Sonia Kasparian summons the Ladies of the Lake (and one naked dude, too).

First, know this: Sonia Kasparian is a romantic. There's no getting around that. This is no naturalist, postmodernist, or Gen-Y termite cutester here. No, this is a visionary with utopic designs and the technical and aesthetic means to portray them—successfully. As such, necessarily, she straddles the divide between edginess and cheese in Light, her third outing at Butters. In the past, Kasparian's haunting multimedia shows have displayed a marked sculptural and textile influence, with their flowing gowns and spooky trees reaching out with gnarled branches. These gothalicious extravaganzas were basically one fog machine away from a Dead Can Dance concert. And that's a good thing—trust me—if only an artist can summon the moxie to commit, yet still hold back from the precipice of provolone.
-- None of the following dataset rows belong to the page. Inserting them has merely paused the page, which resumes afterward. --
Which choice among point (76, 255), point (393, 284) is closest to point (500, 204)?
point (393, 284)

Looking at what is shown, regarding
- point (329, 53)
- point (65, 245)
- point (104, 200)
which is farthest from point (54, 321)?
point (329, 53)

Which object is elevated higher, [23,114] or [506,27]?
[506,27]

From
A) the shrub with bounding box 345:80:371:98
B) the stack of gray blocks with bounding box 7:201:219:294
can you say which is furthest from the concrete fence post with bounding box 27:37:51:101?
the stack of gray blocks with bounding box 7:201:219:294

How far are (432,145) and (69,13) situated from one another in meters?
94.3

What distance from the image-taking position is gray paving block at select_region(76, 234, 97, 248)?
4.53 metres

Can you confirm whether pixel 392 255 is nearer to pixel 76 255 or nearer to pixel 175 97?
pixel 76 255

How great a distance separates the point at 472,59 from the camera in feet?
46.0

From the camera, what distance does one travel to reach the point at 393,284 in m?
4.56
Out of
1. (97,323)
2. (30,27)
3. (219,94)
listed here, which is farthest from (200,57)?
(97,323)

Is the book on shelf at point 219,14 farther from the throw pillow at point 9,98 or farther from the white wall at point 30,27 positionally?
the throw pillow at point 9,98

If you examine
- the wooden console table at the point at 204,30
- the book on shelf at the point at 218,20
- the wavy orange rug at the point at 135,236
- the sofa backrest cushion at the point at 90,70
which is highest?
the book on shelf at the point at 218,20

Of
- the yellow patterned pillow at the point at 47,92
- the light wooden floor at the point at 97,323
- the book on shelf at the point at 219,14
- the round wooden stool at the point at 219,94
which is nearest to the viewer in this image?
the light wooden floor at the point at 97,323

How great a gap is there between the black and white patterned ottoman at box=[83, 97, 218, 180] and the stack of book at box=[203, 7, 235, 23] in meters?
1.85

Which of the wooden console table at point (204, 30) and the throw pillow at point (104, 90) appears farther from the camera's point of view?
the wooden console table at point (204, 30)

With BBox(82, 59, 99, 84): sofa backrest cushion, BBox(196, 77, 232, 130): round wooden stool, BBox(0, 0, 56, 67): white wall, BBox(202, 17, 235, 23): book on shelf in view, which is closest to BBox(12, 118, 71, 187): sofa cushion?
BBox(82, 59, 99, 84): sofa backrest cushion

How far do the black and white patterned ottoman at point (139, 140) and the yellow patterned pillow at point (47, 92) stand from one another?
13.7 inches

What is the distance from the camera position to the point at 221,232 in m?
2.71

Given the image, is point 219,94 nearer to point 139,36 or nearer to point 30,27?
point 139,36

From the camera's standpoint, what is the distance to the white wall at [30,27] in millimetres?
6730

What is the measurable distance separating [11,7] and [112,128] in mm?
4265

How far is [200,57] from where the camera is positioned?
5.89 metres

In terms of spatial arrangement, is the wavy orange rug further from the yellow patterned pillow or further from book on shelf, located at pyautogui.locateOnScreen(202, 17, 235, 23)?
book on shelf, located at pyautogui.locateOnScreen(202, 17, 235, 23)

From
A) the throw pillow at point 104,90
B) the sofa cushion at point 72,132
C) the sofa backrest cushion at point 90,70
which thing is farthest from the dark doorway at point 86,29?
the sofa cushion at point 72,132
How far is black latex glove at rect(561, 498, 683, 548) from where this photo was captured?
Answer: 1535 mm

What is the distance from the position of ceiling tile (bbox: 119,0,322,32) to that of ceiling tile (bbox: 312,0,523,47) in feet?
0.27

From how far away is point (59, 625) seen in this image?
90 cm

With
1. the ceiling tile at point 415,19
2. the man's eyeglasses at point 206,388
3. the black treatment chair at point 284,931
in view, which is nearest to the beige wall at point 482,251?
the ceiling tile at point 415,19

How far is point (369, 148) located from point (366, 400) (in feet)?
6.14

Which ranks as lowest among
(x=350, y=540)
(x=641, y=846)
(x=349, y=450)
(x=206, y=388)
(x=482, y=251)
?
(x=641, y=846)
Kasparian accomplishes this by virtue of her works' enigma, process, presentation and, yes, their craft. She has photographed clothed and unclothed people swimming in what looks like an enchanted Celtic brook but is actually a West Hills swimming pool. She's digitally manipulated the photos, then semi-obscured them behind scratched Plexiglas, tattered porch screens, and hand-sewn foreground and framing elements, as in Upon Reflection. In many cases she has opted to judiciously paint these elements with contours lifted from the underlying photos, projecting the figures onto a second plane and yielding nifty optical superimpositions, which shift according to the viewer's vantage point. The finished works portray a Lorelei-like nymph world of repose and seduction: aquatic idylls of Ladies of the Lake in flowy fabric and soft focus, as in the aptly titled Sirens and From the Depths. If David Hamilton donned an Aqualung and dove into Atlantis, these are the mermaids he would photograph. Only three of the images portray male nudes, most notably the dreamy, fetal Waterboy. (Kasparian had photographed additional mer-men, but the images were lost when her studio was burglarized and her camera stolen—we hope the bastard thieves developed the skinnydipping dong-danglers and were properly scandalized.) Rounding out the show, works like Soiled #1 and #2 present their subject matter more straightforwardly, pointing to more conceptual, less Stevie Nicksian directions for this always captivating artist.